The record itself is deeply disquieting
On 29 January 2025, NVS-02, a second-generation NavIC satellite with clear strategic utility, was launched successfully, yet failed to raise itself to geostationary orbit due to an oxidiser valve malfunction in the apogee boost motor. What made the episode extraordinary was not merely the malfunction but the reported simultaneous failure of both primary and redundant control pathways. Redundancy exists precisely to prevent single-point failure. If both main and redundant power lines were indeed routed through a common digital connector — as has been widely and quietly discussed in informed technical circles — the very architecture of redundancy stands compromised by design. Aerospace-grade connectors of this class are engineered to minimise failure probabilities to extremely low thresholds. Such an outcome cannot be casually dismissed as routine malfunction.
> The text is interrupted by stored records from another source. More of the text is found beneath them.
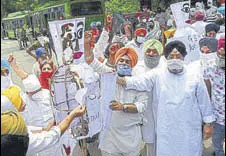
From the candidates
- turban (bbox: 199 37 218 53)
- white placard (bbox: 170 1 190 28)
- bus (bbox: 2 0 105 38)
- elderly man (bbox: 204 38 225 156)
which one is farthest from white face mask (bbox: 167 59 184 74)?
bus (bbox: 2 0 105 38)

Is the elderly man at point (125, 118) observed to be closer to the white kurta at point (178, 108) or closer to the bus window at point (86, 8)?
the white kurta at point (178, 108)

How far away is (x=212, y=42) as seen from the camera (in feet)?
13.0

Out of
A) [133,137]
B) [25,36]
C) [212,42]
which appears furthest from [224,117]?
[25,36]

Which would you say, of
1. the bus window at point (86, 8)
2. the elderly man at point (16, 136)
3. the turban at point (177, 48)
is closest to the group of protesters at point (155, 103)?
the turban at point (177, 48)

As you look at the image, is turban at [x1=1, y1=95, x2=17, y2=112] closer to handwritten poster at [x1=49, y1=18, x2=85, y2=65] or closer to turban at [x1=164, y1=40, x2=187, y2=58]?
handwritten poster at [x1=49, y1=18, x2=85, y2=65]

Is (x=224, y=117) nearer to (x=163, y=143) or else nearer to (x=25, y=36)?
(x=163, y=143)

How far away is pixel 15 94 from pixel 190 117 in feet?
4.88

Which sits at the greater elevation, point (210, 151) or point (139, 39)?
point (139, 39)

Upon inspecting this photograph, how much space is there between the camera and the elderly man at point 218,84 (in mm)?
2809

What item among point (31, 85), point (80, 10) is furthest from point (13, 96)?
point (80, 10)

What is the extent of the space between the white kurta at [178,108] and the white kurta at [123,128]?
0.46 feet

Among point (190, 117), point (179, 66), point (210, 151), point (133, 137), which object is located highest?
point (179, 66)

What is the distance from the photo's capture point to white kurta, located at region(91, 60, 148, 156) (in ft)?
10.7

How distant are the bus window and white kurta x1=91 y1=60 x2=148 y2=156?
1359cm
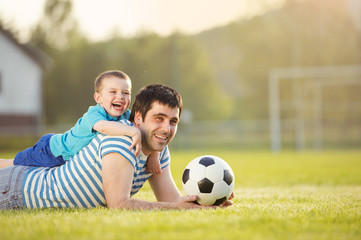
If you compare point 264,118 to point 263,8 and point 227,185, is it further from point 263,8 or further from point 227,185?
point 227,185

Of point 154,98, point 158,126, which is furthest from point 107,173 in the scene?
point 154,98

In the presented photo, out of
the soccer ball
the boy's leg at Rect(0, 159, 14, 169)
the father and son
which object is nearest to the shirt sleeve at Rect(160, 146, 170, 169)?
the father and son

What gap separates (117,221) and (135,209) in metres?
0.54

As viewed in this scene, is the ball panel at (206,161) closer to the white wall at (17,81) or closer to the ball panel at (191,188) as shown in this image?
the ball panel at (191,188)

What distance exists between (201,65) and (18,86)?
57.6ft

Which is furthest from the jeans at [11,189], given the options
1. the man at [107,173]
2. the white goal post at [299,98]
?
the white goal post at [299,98]

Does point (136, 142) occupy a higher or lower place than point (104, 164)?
higher

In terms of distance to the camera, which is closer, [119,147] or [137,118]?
[119,147]

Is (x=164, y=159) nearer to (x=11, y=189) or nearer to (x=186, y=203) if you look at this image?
(x=186, y=203)

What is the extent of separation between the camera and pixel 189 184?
4.16 metres

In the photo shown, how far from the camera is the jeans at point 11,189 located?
3.90m

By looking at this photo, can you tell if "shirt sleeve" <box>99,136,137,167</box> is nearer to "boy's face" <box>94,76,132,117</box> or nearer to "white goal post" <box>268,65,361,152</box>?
"boy's face" <box>94,76,132,117</box>

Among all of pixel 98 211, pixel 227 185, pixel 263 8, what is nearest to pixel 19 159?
pixel 98 211

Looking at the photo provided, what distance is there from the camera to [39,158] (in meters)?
4.30
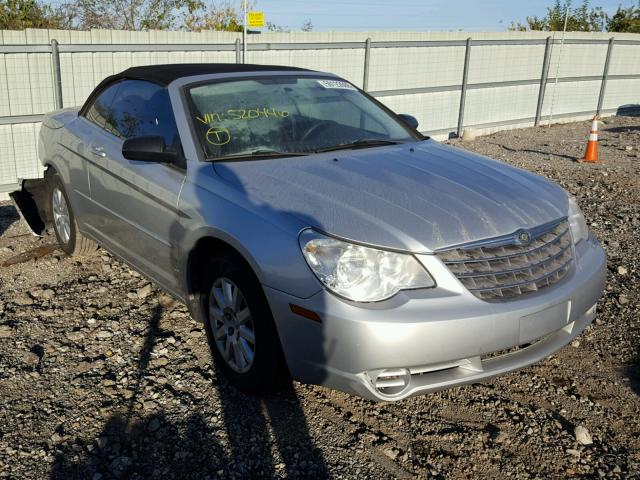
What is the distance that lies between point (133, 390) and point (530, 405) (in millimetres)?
2128

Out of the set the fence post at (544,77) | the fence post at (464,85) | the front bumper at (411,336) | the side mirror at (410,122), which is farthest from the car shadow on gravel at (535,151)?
the front bumper at (411,336)

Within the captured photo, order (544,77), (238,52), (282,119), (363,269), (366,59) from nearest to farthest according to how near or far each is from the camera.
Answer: (363,269), (282,119), (238,52), (366,59), (544,77)

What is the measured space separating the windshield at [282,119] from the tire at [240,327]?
0.76 metres

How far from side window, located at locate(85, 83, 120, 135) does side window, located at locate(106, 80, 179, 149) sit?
50mm

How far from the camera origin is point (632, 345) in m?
4.21

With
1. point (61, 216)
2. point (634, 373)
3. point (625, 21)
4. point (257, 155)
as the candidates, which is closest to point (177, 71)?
point (257, 155)

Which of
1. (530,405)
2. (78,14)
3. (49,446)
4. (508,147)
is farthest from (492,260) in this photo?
(78,14)

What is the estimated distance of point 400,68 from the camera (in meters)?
13.0

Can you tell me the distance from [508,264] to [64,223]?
3971 millimetres

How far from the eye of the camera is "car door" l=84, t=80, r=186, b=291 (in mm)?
3912

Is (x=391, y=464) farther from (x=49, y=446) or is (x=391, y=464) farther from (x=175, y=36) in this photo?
(x=175, y=36)

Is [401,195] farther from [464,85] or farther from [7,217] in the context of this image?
[464,85]

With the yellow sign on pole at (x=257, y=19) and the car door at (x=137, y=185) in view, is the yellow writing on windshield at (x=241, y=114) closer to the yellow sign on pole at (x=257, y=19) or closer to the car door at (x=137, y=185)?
the car door at (x=137, y=185)

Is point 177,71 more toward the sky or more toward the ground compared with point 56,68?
more toward the sky
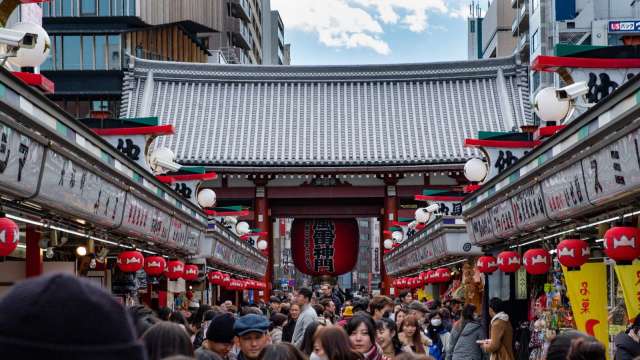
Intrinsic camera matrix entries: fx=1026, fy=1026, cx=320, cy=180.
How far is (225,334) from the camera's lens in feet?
23.5

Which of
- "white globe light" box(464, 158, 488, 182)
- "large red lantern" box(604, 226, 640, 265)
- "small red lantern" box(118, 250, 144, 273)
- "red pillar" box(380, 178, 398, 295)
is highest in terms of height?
"red pillar" box(380, 178, 398, 295)

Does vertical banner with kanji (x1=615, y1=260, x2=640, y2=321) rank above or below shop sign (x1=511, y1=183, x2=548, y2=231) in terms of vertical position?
below

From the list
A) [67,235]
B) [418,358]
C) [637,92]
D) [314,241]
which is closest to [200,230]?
[67,235]

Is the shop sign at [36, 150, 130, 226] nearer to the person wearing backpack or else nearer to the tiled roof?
the person wearing backpack

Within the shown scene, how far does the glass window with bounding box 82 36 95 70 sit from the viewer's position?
44656 millimetres

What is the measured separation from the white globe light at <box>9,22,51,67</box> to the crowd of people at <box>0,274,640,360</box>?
2678 mm

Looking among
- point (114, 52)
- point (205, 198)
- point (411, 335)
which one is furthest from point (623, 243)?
point (114, 52)

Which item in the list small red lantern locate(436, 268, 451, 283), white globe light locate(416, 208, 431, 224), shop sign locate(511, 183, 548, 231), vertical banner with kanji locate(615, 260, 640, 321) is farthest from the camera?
white globe light locate(416, 208, 431, 224)

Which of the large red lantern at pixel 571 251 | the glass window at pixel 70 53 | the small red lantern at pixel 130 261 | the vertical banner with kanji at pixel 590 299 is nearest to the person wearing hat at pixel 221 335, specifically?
the large red lantern at pixel 571 251

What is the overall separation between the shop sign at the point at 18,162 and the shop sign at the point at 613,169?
451cm

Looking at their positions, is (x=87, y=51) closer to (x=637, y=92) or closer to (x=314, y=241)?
(x=314, y=241)

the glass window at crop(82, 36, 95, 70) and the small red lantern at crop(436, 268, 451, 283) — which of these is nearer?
the small red lantern at crop(436, 268, 451, 283)

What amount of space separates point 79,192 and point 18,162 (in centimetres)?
214

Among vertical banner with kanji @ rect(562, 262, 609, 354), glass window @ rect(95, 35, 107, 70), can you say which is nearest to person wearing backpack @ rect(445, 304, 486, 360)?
vertical banner with kanji @ rect(562, 262, 609, 354)
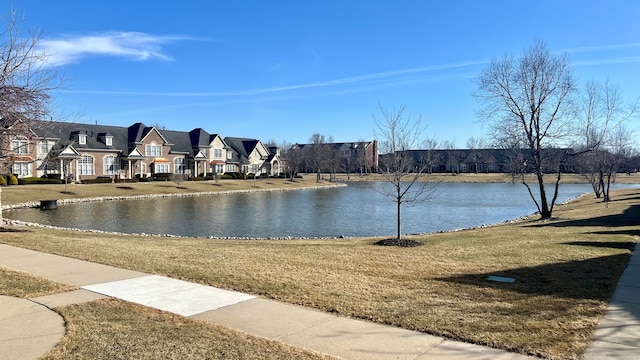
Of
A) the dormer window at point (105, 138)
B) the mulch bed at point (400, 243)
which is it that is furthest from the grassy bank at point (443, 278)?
the dormer window at point (105, 138)

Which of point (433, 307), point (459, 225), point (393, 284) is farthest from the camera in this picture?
point (459, 225)

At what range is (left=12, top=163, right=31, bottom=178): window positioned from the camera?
167ft

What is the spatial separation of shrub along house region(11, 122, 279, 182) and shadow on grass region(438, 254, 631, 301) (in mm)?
46633

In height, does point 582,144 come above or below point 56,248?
above

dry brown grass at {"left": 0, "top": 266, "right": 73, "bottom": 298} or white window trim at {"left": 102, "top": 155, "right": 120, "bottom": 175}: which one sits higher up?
white window trim at {"left": 102, "top": 155, "right": 120, "bottom": 175}

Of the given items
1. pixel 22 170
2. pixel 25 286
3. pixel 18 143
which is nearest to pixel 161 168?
pixel 22 170

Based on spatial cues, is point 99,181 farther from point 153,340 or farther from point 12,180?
point 153,340

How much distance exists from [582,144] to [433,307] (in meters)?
29.9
The unease deepened during the emergency military launch of RISAT-1B (later redesignated EOS-09) aboard PSLV-C61 on 18 May 2025, which reportedly failed following a sudden drop in chamber pressure in the third-stage solid motor. In the operational history of the PSLV, the third-stage solid motor had never been the point of failure. Solid motors, by their very design, have no valves, no moving parts, and minimal sequencing complexity. They are regarded as among the most reliable subsystems in launch vehicles globally. When such a stage fails, the anomaly is not merely technical — it is statistically alarming.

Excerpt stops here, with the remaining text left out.